An davon betroffenen Ärzten, Sprechstundenhilfen und anderen Mitarbeitern in Arztpraxen gehen solche Übergriffe nicht spurlos vorüber: Es kann zum Beispiel zu Angst, Gereiztheit, gedrückter Stimmung, oder dem Verlust der Arbeitsfreude kommen, oft sind Kriseninterventionen oder psychotherapeutische Begleitung nötig.

„Deshalb ein klares Nein zu Aggression gegen Ärzte und ihre Mitarbeiter. Gewalt in den Ordinationen darf nicht stillschweigend hingenommen und als individuelles Problem Betroffener verharmlost werden“, so Steinhart. „Hier sind Politik und Sozialversicherungen gefordert, über dieses Thema aufzuklären. Bedrohungen und Gewalt in Arztpraxen müssen gesellschaftlich geächtet werden. Es geht darum, das auf breiter Basis zu vermitteln.“ Es dürfe nie wieder „zum populistischen Ärzte-Bashing der vergangenen Jahre kommen oder unsere Berufsgruppe unter einen Generalverdacht gestellt werden, wie zum Beispiel beim skandalösen Mystery Shopping. Hier muss die Politik einen Kulturwandel einleiten.“

Keine Kavaliersdelikte

Übergriffe, so Steinhart, seien keine Kavaliersdelikte, sondern erhebliche Vergehen gegen das Wohlbefinden und die Unversehrtheit von Menschen. Sie können klare Rechtsbrüche und kriminelle Taten darstellen und müssen entsprechend geahndet werden. Ärztevertretungen in Italien und Deutschland fordern hier bereits schärfere Strafen. „Wir werden diese Entwicklungen sehr sorgfältig im Auge behalten, notfalls Gegenmaßnahmen ergreifen und Ärztinnen und Ärzte unterstützen, wenn sie Rat und Hilfe brauchen“, so der ÖÄK-Vizepräsident.

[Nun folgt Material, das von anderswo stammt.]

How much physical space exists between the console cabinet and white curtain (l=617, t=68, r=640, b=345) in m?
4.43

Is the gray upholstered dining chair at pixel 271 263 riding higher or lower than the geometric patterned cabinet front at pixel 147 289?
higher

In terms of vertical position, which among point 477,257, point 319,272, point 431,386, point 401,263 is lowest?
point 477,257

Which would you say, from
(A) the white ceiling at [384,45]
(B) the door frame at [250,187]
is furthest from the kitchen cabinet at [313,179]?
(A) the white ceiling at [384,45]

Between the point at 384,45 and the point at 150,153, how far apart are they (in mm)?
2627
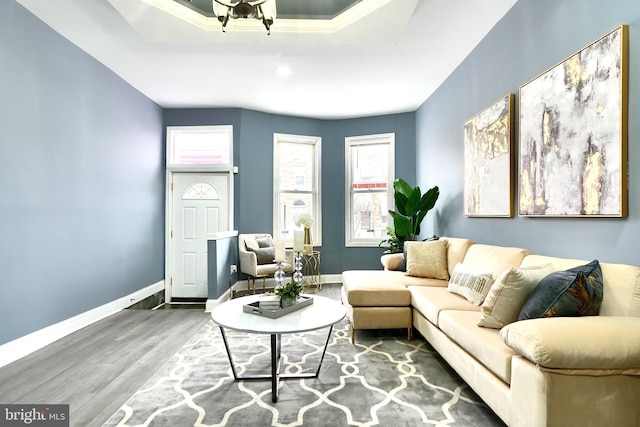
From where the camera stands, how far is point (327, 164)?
18.2 ft

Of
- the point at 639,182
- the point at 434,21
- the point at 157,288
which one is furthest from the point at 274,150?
the point at 639,182

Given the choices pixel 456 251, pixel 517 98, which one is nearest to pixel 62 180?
pixel 456 251

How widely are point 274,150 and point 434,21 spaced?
10.3ft

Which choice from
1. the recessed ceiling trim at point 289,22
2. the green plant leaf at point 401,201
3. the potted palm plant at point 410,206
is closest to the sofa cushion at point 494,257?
the potted palm plant at point 410,206

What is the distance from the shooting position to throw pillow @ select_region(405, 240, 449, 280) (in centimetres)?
335

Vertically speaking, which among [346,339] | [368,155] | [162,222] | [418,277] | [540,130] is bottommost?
[346,339]

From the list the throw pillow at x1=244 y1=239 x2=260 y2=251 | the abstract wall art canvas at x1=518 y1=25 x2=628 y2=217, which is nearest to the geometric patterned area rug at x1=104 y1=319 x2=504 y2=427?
the abstract wall art canvas at x1=518 y1=25 x2=628 y2=217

„Beim Thema Aggressionen und Gewalt in Arztpraxen geht es in allererster Linie um Prävention. Also darum, das Geeignete zu tun, damit Konflikte gar nicht erst entstehen“, sagt Oberst Alfred Czech, Geschäftsführer eines auf Risiko- und Krisenmanagement spezialisierten Sicherheitsunternehmens. Im Detail sei das Ziel, potenzielle Aggressoren zu identifizieren, Gefährdungen und Eskalationen frühzeitig zu erkennen, Deeskalationsmethoden zu üben, Strategien und Taktiken zur Beherrschung von Gefahrensituationen zu erlernen, und sich im Falle von nicht vermeidbaren Angriffen in Sicherheit zu bringen und Hilfe zu holen.

„Der entgleisende Konflikt ist das Ende einer Kommunikations-Kette. Bei solchen Interaktionen spielt auch das eigene Verhalten eine wichtige Rolle“, plädiert Oberst Czech für Sensibilisierung und Selbstreflexion. Dazu sollte man einiges wissen: Wie wirkt das eigene Verhalten auf ein bedrohliches Gegenüber? Was sind Trigger für Aggressionsverhalten? Was beschwichtigt? „Hier kommt es zum Beispiel auf die Sprache und Körperhaltung an. Man sollte signalisieren, dass man sich nicht fürchtet, aber auch nicht in einen Kampf eintritt“, so der Sicherheitsexperte.

Zur Deeskalation konfliktträchtiger Situationen kann zum Beispiel die Solidarisierung mit den Anliegen des Aggressors beitragen. Oberst Czech: „Dabei hilft es, die Perspektive der Patientin oder des Patienten einzunehmen. Sich also bewusst zu machen, in welcher Situation – oder vielleicht Ausnahmesituation – ein Patient sich gerade befindet.“ Kann zum Beispiel ein bestimmtes Medikament nicht verschrieben werden, kann es helfen, Verständnis für die Situation des Aggressors zu zeigen: „Nach dem Motto: Ich verstehe Sie, aber schuld bin nicht ich, sondern übergeordnete Stellen“, so Oberst Czech. „Durch so ein Verbinden und Verbünden kann die Aggression von Ihnen weggeleitet werden.“

Zur Prävention gehören auch bauliche oder Einrichtungs-Elemente, die zu einer Erhöhung der persönlichen Sicherheit beitragen. Zum Beispiel eine Schutz-bietende Barriere im Eintrittsbereich zwischen der Sprechstundenhilfe und den eintretenden Patienten. Im Ernstfall kann auch ein Rückzugsgebiet wichtig sein. Etwa ein Zimmer, zu dem man leicht und unbehindert Zutritt hat, das man verschließen kann und von wo aus telefonisch Hilfe herbeigerufen werden kann. Möbel sollten so aufgestellt werden, dass ein geordneter Rückzug möglich ist.

„Ärzte und ihre Mitarbeiter sind gegenüber aggressiven oder gewaltbereiten Patienten nicht wehrlos, wenn sie Kompetenzen erwerben, die es ihnen ermöglichen, im richtigen Moment das Richtige zu tun“, so Oberst Czech.